[Scene-based reasoning records]
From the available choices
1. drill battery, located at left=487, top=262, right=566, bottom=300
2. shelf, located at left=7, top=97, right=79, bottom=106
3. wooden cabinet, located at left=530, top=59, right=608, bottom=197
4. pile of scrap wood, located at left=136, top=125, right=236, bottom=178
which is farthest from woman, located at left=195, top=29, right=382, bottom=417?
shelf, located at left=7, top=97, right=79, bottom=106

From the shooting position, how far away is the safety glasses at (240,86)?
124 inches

---

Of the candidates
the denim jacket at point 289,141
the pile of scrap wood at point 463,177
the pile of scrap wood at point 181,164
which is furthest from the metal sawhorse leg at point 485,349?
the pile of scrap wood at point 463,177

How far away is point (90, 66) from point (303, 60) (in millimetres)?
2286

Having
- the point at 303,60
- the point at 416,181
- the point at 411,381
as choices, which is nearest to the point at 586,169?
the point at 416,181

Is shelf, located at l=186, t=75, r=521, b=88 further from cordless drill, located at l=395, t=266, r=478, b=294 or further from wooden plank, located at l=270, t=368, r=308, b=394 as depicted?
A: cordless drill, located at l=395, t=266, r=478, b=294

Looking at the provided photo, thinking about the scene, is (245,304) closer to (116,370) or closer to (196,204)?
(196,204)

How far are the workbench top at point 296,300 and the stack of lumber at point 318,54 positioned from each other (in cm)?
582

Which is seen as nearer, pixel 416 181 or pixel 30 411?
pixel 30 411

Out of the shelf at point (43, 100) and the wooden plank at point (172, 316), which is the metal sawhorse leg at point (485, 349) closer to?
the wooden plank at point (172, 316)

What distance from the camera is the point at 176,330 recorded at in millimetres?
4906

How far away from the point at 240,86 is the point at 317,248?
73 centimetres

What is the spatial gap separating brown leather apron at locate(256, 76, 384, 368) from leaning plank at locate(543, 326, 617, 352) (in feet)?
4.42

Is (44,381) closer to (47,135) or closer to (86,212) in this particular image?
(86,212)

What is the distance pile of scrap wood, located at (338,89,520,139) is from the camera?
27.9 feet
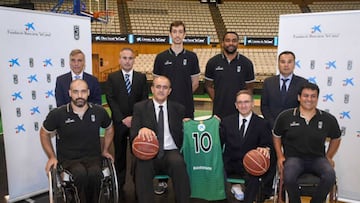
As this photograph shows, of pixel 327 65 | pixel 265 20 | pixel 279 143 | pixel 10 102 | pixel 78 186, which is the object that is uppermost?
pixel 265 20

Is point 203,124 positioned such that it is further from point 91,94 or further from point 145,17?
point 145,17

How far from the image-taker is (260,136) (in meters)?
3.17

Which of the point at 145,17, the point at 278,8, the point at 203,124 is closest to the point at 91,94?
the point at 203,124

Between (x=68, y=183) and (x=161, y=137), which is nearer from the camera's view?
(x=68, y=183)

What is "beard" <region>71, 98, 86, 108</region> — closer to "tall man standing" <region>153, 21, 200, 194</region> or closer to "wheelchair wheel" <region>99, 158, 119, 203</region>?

**YOUR INSTRUCTIONS**: Count the lines in the data above that contain the string "pixel", and give only that number.

**THE RESULT**: 4